Кирсон, долговязый старик с подпаленными усами, будто бы и не слышит Шлянина, слюнявит краешек лоскутка бумаги, закручивает очередную цигарку, стараясь не обронить ни одной крупинки махры. Шлянин привстал, подставил бумажку к кисету Кирсона:
– Сыпани малость. Давно не пробовал твоего.
– Одна попробовала да родила, – некстати отозвался Кирсон. – И тут же поправился. – Свой иметь надо.
– Ох, Кирсон, Кирсон, тебе бы жердью на меже стоять, а ты человеком народился. Ты, можно сказать, зазря родился, если тебе жалко щепотку табака другу отсыпать. У тебя вон усы-то совсем ржавые стали, ты как Матрену целовать-голубить станешь? Она же общиплет усы-то твои как у куренка.
Сосед вмешивается:
– Ну, а чего ты там про разные обувки?.. Почему Ленин в ботинках, а Сталин в сапогах?
– Это Кирсону загадка. Пущай он покумекает. Почему один так, а другой эдак.
Кирсона вывести из себя трудно. Он вроде бы и тут, а что в голове и душе его – то в сторонке, далеко. Но Шлянин не отстает. Кирсон отбрыкивается:
– Ты знаешь, ты и отвечай.
– Да я-то знаю, а ты-то чего головой не повертишь? Подумай…
– Ты сам бы подумал, об чем говорить, а об чем помолчать. Ты вон ногу по глупости в окопе оставил, а теперича и язык потеряешь. Балаболкой был, балаболкой и в яму сойдешь.
«По глупости» – это Кирсон не невзначай сказал. Когда провожали брата моего в армию, дед Кирсон, подвыпив, обучал его: «Ты, Шурка, дураком-то не будь там. Все кричат «ура!» и ты кричи, но из окопа не торопись вылезать.
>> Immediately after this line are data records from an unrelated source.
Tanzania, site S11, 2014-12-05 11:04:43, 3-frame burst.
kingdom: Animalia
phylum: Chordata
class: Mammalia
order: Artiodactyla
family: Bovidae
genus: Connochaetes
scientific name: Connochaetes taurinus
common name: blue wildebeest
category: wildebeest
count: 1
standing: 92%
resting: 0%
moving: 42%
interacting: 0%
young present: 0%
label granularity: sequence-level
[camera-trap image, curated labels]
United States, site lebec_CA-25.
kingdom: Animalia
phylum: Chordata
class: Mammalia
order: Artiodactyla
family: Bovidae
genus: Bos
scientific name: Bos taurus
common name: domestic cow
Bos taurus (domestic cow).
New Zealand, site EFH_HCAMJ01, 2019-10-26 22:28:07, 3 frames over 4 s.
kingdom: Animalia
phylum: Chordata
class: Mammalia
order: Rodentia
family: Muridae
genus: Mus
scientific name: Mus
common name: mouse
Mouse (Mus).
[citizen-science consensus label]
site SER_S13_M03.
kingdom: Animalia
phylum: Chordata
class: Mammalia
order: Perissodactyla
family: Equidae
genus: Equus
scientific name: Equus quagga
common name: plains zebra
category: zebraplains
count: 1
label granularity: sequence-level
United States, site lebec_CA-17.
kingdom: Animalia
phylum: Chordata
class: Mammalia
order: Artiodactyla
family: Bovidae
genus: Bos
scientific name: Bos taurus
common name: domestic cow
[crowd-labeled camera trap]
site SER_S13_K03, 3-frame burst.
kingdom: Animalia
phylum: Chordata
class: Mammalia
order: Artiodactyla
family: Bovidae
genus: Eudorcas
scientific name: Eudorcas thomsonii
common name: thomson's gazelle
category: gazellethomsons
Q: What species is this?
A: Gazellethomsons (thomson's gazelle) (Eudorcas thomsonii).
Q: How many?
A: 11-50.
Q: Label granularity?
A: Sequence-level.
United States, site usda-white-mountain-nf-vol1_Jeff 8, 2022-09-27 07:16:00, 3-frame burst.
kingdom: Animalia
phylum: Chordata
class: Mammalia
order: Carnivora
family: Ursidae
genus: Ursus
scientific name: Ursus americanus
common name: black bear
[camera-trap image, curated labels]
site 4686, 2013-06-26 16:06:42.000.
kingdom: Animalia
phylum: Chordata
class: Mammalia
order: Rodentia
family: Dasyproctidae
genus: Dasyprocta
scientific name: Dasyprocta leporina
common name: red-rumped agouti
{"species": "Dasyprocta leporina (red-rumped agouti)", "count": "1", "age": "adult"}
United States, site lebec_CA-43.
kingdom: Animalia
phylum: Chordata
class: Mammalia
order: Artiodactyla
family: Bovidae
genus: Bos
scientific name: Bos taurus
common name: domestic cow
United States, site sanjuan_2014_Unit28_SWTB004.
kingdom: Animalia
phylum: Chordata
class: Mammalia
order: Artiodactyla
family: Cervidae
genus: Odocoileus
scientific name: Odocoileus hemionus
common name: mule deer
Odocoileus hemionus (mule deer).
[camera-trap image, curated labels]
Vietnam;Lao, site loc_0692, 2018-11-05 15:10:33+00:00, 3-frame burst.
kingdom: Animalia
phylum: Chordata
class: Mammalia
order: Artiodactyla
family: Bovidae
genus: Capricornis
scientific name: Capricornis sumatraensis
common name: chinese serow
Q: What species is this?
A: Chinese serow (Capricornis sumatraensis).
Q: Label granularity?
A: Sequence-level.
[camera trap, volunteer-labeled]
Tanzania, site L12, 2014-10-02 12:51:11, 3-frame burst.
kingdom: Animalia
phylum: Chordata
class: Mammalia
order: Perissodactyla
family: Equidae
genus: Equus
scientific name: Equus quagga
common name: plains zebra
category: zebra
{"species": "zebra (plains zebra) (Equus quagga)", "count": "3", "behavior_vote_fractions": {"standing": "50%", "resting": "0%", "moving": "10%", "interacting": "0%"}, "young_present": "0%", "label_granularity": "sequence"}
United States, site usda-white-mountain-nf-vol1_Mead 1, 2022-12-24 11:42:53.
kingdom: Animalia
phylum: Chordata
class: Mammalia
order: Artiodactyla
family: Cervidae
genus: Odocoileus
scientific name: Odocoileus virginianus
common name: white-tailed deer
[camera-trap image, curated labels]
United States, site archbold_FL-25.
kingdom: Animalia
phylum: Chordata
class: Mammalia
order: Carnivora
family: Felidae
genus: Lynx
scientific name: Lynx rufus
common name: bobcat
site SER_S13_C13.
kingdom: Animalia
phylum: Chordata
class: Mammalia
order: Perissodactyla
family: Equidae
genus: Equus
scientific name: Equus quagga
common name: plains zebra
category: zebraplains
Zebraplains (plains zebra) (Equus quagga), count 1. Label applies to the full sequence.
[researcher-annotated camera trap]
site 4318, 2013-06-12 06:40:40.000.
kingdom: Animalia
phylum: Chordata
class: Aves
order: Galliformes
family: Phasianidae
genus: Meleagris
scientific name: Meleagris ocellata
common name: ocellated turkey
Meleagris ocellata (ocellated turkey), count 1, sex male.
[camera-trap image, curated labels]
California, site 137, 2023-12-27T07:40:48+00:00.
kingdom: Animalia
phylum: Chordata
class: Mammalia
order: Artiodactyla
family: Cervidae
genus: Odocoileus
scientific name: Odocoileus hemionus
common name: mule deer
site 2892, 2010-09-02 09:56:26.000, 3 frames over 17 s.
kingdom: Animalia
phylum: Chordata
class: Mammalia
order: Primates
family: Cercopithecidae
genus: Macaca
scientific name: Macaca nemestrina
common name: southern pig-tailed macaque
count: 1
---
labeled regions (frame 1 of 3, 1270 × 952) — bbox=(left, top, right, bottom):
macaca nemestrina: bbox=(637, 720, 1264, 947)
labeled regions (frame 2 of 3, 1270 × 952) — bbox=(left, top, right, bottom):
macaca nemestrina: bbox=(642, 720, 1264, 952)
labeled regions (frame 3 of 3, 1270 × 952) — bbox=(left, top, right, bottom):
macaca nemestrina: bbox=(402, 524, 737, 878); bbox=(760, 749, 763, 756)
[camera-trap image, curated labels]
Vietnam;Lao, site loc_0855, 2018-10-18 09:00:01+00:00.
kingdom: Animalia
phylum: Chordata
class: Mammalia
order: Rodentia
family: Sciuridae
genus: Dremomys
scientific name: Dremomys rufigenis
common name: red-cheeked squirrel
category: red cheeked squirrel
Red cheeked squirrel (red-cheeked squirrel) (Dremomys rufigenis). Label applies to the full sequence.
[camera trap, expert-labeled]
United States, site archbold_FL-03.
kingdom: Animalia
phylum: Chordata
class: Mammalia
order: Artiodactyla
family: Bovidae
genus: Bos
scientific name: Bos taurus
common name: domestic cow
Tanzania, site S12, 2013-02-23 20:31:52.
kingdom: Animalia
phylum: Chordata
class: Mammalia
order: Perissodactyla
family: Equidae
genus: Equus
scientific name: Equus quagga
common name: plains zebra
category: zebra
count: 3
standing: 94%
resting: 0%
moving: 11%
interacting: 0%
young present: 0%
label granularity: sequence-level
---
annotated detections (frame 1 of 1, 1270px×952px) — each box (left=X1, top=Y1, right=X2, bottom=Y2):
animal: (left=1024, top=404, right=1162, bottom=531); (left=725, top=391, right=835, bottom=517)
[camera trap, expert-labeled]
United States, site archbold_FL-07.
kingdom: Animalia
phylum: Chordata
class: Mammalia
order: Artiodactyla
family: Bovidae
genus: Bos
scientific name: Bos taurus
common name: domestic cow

Маши рукой, кричи: «Вперед! Ура!», а сам вроде бы как замешкайся в нем, в окопе-то. Вон цыган вылез поперед всех – и без ноги остался».
Кирсону говорили: «Чему ты учишь? Да и войны нет, какие еще окопы»? Кирсон не понимал, что войны нет; громко сморкался, пьяно, проникновенно говорил свое любимое: «Э-эх, стерьвя».
Наконец уговорили Шлянина открыть причину носки разной обуви вождями.
– Ленин, он ведь как: увидит лужу – и обойдет. Потому что в ботинках. А этот рябой х… так напрямую и прет.
Мужики посмеялись, но не дружно. Председатель нахмурился:
– Ты, Николай, и, правда, попридержал бы язык.
– А кого мне пужаться? Напужался, хватит.
– Ладно, мужики, покурили, пора и делом заняться, – заключил председатель. – Ты, Николай, погодь, поговорить надо.
Я ждал отца, который почему-то задержался. Председатель пристально глядел на Шлянина, который с трудом поднимался с корточек.
– Что с садом-то будем делать?
– С каким садом? – переспросил Шлянин. – С бывшим моим? А не мой он теперича. Забирай в колхоз. Дарю.
– Ты брось Ваньку-то ломать. Забирай… А колхозу он зачем?
– А сожгем тады.
– Ну, с тобой прямо вред один говорить. Ты дело сказывай.
– А что ты хочешь от меня? – уже серьезно заговорил Шлянин. – Я что ли налог придумал на кажную яблоню? С каких таких доходов я платить буду?